Her abilities of special vision, special hearing and deep feeling, which she experienced as a child, remained unrecognized.
Even as a primary school child, she was naturally involved in the daily demands of her parents' farm: helping out and supporting her parents instead of being guided through life with closeness and understanding. This led to overwhelm and a feeling of separation and alienation.
She lacks love and affection when she needs them most. Despair and disorientation dominate her life.


But her openness and a small spark of vitality, above all her insatiable longing for acceptance and security, keep her going.
In phases of despair and loneliness, her connection to nature, her animals, and the entire cosmos give her strength and confidence. At sixteen, she leaves the village and becomes a pediatric nurse in the nearby small town, moving to Berlin during the period of political change.
Shortly thereafter, she becomes a mother and decides to raise her son alone. On the one hand, this decision pushes her to the limits of exhaustion, pain, and helplessness, but at the same time, she feels happiness and contentment and experiences support from her family.
In the years that followed, she steered her small family through everyday life as a working single mother, constantly balancing it all. Through mountain biking in Scandinavia and skydiving, she experienced grounding and freedom for body and soul. She opened herself up to other forces and found spiritual connection in contact with her deceased grandmother.
In the midst of a fulfilling and exciting life, Beate is forced by a long illness to withdraw from everything and reflect on her life—and its shadows.
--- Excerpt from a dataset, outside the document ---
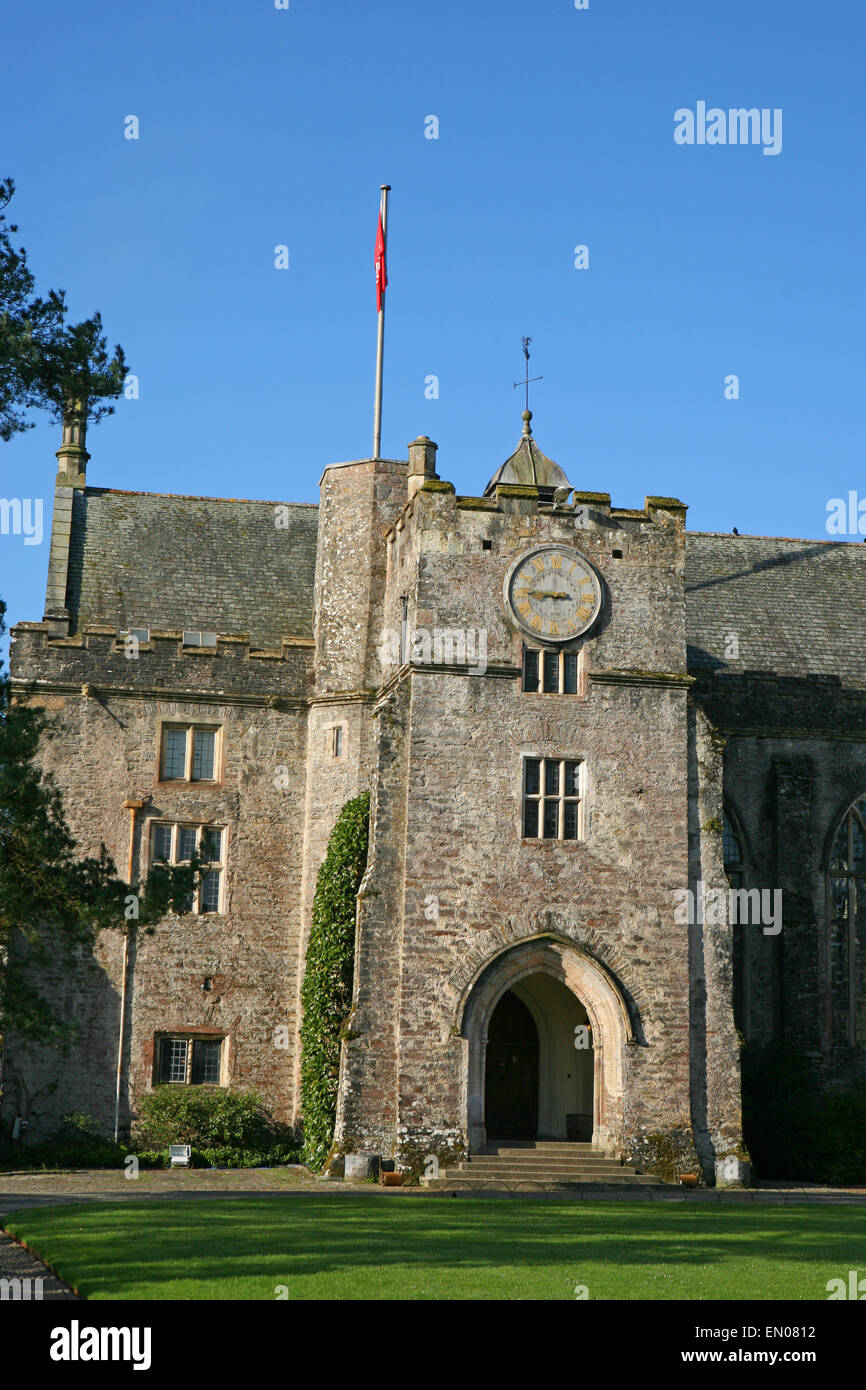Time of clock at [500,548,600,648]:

Reaching the deepest point of her wound in solitude, she begins to explore herself.
After the hectic pace and pressure of her previous life, she now experiences exhaustion and stagnation, and recognizes her neediness and her lack.
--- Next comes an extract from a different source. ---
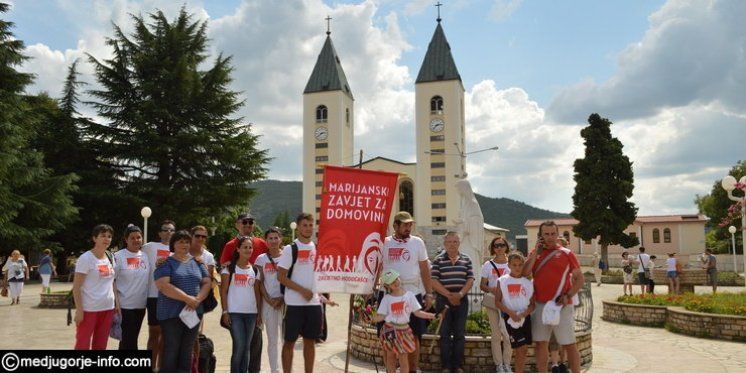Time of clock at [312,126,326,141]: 2:38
Mindfully and sensitively, she explores her inner, silent space. She begins to remember, recognizes her wounds and her abilities for intuitive seeing, hearing, and deep feeling, and understands tenderness as a spiritually feeling attitude.
For her, silence is the essence of healing. She is sensitive, honest, and direct. Through encounters and work with Beate, people experience clarity, serenity, and the joy of life, in deep connection and vibrant touch.
She lives and works in Mecklenburg-Western Pomerania and Switzerland. In her wilderness camps, she provides a space for sensitive children, women, and men to recognize, experience, and strengthen their potential.
Beate also works via Zoom and accompanies sensitive people 1:1 in places of silence.